No Government Department can function in an orderly and proper way if there are individuals intent on protecting mini-empires. The Department of Agriculture, Food and Rural Development has suffered from such behaviour and the taxpayer has had to pay the price on more than one occasion. I must add, however, that there are outstanding public servants in the Department of Agriculture, Food and Rural Development who go beyond the level of public duty expected of them in their jobs, and I commend them.

Once there was the genesis of a story, the media masseurs got to work with gusto and guile. The story was massaged, embellished and primed by senior members of Fianna Fáil and their masterful minders into an issue of national importance. The political pressure was skilfully, wilfully and, with masterful precision, communicated to the nation via a prominent journalist.

It is no coincidence that this same journalist has displayed a curious loyalty to certain politicians in recent years. He has the ear of the most influential politicians, their minders and indeed their Law Library loyalists. If he is with you, then you can look forward to favourable treatment in a daily newspaper, on radio and sometimes on television but if, for whatever reason, he dislikes you, then you better watch out. Need I say more?

We have now reached a stage in Irish politics where a journalist can be pumped and primed by the highly-paid unelected advisers of the most senior politicians as part of some agenda to sacrifice whoever, whenever and however. So I am another scalp, but who cares? Does anybody care about the mechanics and methodology of how it was achieved? Perhaps they do not, but they should. If it is me today it will be someone else tomorrow. I care passionately about the warped way politics are being conducted. Wrongdoing on the part of any politician is totally unacceptable.

I now return to what the Public Offices Commission found against me. There were six allegations, of which four were found to be without foundation. Two were upheld, and these were deemed to have been unintentional omissions.

In regard to the first omission, which was my failure to make a declaration of an interest in the subject matter of the Labour Party motion, it was well known to the Opposition that I was personally opposed to the Government motion which I was obliged by the Whip system to support. The motion itself was irrelevant because a decision had already been taken by the Government to support a motion at European level a few days later which would resolve the issue anyway.

I take this opportunity to thank the members of the Opposition who gave evidence to the Commission confirming my position at that time, including Deputy Upton, who is present, and Deputy Penrose.

In regard to the second allegation of my failure to disclose an additional interest, I have at all times argued strongly that the meaning of this section of the Act is not at all clear. My contention in this regard was amply demonstrated by the failure of Deputy Quinn, the Leader of the Labour Party and one of the main complainants in this matter, to explain what additional interests meant when he was asked at the Public Offices Commission.

Deputy Quinn said: "An additional interest is that in addition to, say, being a shareholder of a particular company that activities that you as an officeholder or an individual member of the House might be engaged upon would confer additional interest that would enhance the value of that shareholding". That is what Deputy Quinn understood additional interests to mean whereas they are defined in section 13(5) of the Act as follows: "In this Section "additional interest", in relation to an office holder, means any interest specified in the Second Schedule of which the office holder has actual knowledge of [and this is the important point] (a) the spouse of the office holder, or (b) a child of the office holder or of his or her spouse, which could materially influence the office holder in or in relation to the performance of the functions of his or her office by reason of the fact that such performance could so affect those interests as to confer on or withhold from the office holder or the spouse or child a substantial benefit”.

Deputy Quinn's explanation could not have been more incorrect.

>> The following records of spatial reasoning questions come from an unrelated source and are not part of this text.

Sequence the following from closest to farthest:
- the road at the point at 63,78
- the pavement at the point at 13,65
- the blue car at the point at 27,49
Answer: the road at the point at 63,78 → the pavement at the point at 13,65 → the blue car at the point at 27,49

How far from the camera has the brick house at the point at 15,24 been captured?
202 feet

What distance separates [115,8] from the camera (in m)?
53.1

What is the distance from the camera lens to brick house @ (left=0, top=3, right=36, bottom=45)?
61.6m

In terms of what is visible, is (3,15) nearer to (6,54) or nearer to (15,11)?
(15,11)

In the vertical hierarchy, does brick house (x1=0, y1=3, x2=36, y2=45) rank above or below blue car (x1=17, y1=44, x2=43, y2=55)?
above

Yet there is a proposal before the Dáil that I be suspended from this House because of my failure to properly complete my declaration in this regard, even though Deputy Quinn was Minister in the Department which introduced this legislation.

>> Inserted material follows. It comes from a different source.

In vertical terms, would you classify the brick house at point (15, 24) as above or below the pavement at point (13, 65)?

Deputy Quinn also made unfounded, appalling and disgraceful allegations against me in this House and elsewhere. One of the allegations he made, which was by far the most serious made against me in regard to this matter, was that I had: "personally exercised my powers under the 1996 order and had refused applications for bonemeal licences and that given the very limited number of such licences and that one of them was held by my family farm, an application for the issue of additional licences must be seen as coming from a person in direct commercial competition." Deputy Quinn was forced at the commission to accept that this allegation was completely unfounded and without any justification whatsoever.

I regret Deputy Quinn is not in the House. I say to him, in his absence, to forget about party politics completely and deal with this issue as a man. He should deal with it with honour. He should rise above the pettiness which subsumes him. I call on him to apologise to me publicly. He should be decisive for once in his life and stand up and apologise, or stay seated, but he is not here. He ran away and was cowardly again.

I would also like it to be noted on the record that the commission found that I, as a Member of this House, had made the most fulsome declaration since the introduction of this Act. The same cannot be said for many Members present. A number of people were forced to make amendments to their declarations to this House on numerous occasions.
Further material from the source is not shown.